Que fique claro, só porque o Sumerian Game não tinha a intenção (ou sequer a condição) de eventualmente se tornar um produto comercial não quer dizer que estava imune à estrutura capitalista subjacente da sociedade que o criou. Mas aqui essa superestrutura não se manifesta como um elemento da commoditização da arte, e sim de formas ao mesmo tempo mais sutis e mais profundas, ouso dizer que até mesmo filosóficas. Essas manifestações ficam dolorosamente explícitas se lermos o relatório final que linkei mais cedo. Apesar do jogo ser ambientado na antiga suméria e de um de seus objetivos declarados ser ensinar aos alunos o funcionamento daquela sociedade, todas as representações da economia antiga são reflexos de conceitos contemporâneos, especificamente liberais, da economia. Toda a dinâmica social é explicada em termos de Labor e Capital, dois conceitos completamente alheios às mentalidades das sociedades daquela época e lugar e completamente anacrônicos dentro desse contexto. De fato o Sumerian Game foi criado para ensinar princípios econômicos modernos, não história antiga, mas isso não dá ao game um passe livre para massacra a História: o relatório final deixa bem claro que a escolha dos sumérios foi para "protestar contra a crescente tendência em currículos escolares de ignorar civilizações pré-Gregas". Um sentimento do qual eu compartilho totalmente, mas que o jogo falhou em aproveitar em sua execução.
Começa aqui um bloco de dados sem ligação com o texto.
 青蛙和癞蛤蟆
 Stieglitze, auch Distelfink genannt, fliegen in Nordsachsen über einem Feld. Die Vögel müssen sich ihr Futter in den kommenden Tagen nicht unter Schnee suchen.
Dito isto, as realidades da "estrutura capitalista subjacente" deixariam de ter efeitos limitados à conceitualizações equivocadas e anacronismos acidentais quando a transição do Sumerian Game para Hamurabi terminasse. O primeiro passo desse processo foi a recriação do jogo original agora num ambiente empresarial-acadêmico, não mais escolar, inicialmente sob o nome The Summer Game. Doug Dymet, empregado da Digital Equipment Corporation, considerou o conceito do game apropriado e interessante o suficiente para demonstrar as capacidades da linguagem de programação FOCAL) e o poder do DEC PDP-8, os novo e lustrosos produtos de seus empregadores. The Summer Game, portanto, é uma tech-demo, uma demonstração do que um sistema PDP-8 mínimo era capaz de fazer. A preocupação não era mais ensinar economia ou história, e sim deslumbrar e impressionar os usuários - possivelmente, mesmo que não explicitamente, sob o pretexto de justificar um investimento na máquina.

Além de ter perdido sua função pedagógica, o Summer Game também perdeu parte de sua liberdade de recursos. O PDP-8 não era uma mainframe que ocupava uma sala inteira que nem o IBM 1401, nem Doug Dymet financiado pelo Department of Education para fazer o jogo. Então, por motivos técnicos e não-técnicos, o Summer Game simplificou muita coisa do Sumerian Game. Enquanto a versão original era dividida em três fases, com mecânicas de desenvolvimento tecnológico, rotas de comércio e guerras sendo adicionadas com o decorrer do tempo, o Summer Game se foca exclusivamente no que corresponde à primeira fase do Sumerian Game: distribua X alqueires de trigo para alimentar sua população e determine quantos acres de terra serão plantados.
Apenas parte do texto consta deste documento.